SET EXERCISE: Repeat the whole of the data, keeping every detail the same.

DATASET ROWS:

--- --- ---

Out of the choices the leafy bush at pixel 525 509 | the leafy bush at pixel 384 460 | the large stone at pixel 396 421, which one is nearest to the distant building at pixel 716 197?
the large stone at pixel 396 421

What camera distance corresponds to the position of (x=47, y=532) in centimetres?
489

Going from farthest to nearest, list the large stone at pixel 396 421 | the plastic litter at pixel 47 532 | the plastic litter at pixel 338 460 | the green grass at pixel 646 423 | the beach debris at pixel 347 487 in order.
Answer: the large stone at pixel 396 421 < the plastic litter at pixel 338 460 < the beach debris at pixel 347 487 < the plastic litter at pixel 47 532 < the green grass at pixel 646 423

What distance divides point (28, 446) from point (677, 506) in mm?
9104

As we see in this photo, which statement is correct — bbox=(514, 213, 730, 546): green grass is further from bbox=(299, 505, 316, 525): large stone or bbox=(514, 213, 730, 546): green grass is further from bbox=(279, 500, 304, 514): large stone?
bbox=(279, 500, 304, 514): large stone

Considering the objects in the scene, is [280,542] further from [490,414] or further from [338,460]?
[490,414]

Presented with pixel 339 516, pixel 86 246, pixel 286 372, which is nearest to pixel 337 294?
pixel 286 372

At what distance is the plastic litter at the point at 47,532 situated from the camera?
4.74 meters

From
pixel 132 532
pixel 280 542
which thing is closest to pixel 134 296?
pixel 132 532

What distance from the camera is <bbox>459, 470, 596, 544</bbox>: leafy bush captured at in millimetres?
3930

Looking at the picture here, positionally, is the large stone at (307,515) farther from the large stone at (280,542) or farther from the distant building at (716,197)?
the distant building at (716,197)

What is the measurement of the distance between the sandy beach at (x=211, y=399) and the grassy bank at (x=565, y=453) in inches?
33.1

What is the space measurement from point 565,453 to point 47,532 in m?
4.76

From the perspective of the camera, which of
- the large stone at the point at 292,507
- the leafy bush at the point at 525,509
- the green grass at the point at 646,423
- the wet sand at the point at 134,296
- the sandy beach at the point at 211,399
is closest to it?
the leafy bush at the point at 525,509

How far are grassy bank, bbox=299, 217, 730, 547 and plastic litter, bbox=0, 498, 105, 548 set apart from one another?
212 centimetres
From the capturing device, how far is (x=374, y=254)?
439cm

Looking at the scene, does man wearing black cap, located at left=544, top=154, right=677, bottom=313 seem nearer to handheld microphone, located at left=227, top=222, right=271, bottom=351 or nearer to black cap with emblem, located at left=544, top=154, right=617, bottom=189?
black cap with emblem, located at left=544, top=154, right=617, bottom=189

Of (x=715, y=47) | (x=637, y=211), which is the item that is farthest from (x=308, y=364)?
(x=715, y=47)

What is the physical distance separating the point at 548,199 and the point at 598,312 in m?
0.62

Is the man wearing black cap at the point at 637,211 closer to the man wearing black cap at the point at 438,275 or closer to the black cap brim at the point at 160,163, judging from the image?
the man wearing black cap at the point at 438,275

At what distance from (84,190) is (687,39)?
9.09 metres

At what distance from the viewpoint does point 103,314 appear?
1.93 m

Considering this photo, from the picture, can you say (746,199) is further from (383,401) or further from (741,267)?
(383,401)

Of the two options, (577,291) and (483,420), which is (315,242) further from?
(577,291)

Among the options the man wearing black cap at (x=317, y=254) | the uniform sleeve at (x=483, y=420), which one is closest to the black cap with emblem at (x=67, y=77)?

--- --- ---

THE COMPLETED TASK:
Out of the choices the leafy bush at pixel 525 509 | the leafy bush at pixel 384 460 | the large stone at pixel 396 421, which one is nearest to the distant building at pixel 716 197?
the large stone at pixel 396 421

What camera distance corresponds to the position of (x=47, y=532) in centimetres?
489

Going from farthest to nearest, list the large stone at pixel 396 421 | the plastic litter at pixel 47 532 | the plastic litter at pixel 338 460 | the green grass at pixel 646 423 | the beach debris at pixel 347 487 in order.
Answer: the large stone at pixel 396 421 < the plastic litter at pixel 338 460 < the beach debris at pixel 347 487 < the plastic litter at pixel 47 532 < the green grass at pixel 646 423

What distance divides point (28, 446) from point (677, 506) in mm?
9104

As we see in this photo, which statement is correct — bbox=(514, 213, 730, 546): green grass is further from bbox=(299, 505, 316, 525): large stone or bbox=(514, 213, 730, 546): green grass is further from bbox=(279, 500, 304, 514): large stone?
bbox=(279, 500, 304, 514): large stone

Considering the objects in the scene, is [280,542] further from [490,414] or further from [338,460]?
[490,414]

Presented with pixel 339 516, pixel 86 246, pixel 286 372, which is nearest to pixel 337 294?
pixel 286 372

At what distance is the plastic litter at the point at 47,532 situated from the camera?
4.74 meters

From
pixel 132 532
pixel 280 542
which thing is closest to pixel 134 296?
pixel 132 532

What distance from the camera is <bbox>459, 470, 596, 544</bbox>: leafy bush captured at in millimetres?
3930

Looking at the picture here, positionally, is the large stone at (307,515) farther from the large stone at (280,542) or farther from the distant building at (716,197)?
the distant building at (716,197)

What is the measurement of the distance between the sandy beach at (x=211, y=399) and the grassy bank at (x=565, y=453) in inches?
33.1

What is the space measurement from point 565,453 to point 47,532 in m?
4.76

From the perspective of the camera, which of
- the large stone at the point at 292,507
- the leafy bush at the point at 525,509
- the green grass at the point at 646,423
- the wet sand at the point at 134,296
- the sandy beach at the point at 211,399
is closest to it?
the leafy bush at the point at 525,509

How far are grassy bank, bbox=299, 217, 730, 547 and plastic litter, bbox=0, 498, 105, 548 set apart from one another?
212 centimetres
From the capturing device, how far is (x=374, y=254)?
439cm

Looking at the scene, does man wearing black cap, located at left=544, top=154, right=677, bottom=313 seem nearer to handheld microphone, located at left=227, top=222, right=271, bottom=351 or nearer to black cap with emblem, located at left=544, top=154, right=617, bottom=189?
black cap with emblem, located at left=544, top=154, right=617, bottom=189

Of (x=715, y=47) | (x=637, y=211), which is the item that is farthest from (x=308, y=364)?
(x=715, y=47)

What is the physical distance separating the point at 548,199 and the point at 598,312 in m?
0.62

Is the man wearing black cap at the point at 637,211 closer to the man wearing black cap at the point at 438,275 or closer to the black cap brim at the point at 160,163, judging from the image?
the man wearing black cap at the point at 438,275

At what distance from (84,190) is (687,39)?
9.09 metres

At what distance from the viewpoint does point 103,314 appear?
1.93 m

Considering this photo, from the picture, can you say (746,199) is further from (383,401) or further from (741,267)?
(383,401)

Of the two options, (577,291) and (483,420), which is (315,242) further from?
(577,291)

Among the options the man wearing black cap at (x=317, y=254) | the uniform sleeve at (x=483, y=420), which one is closest to the black cap with emblem at (x=67, y=77)?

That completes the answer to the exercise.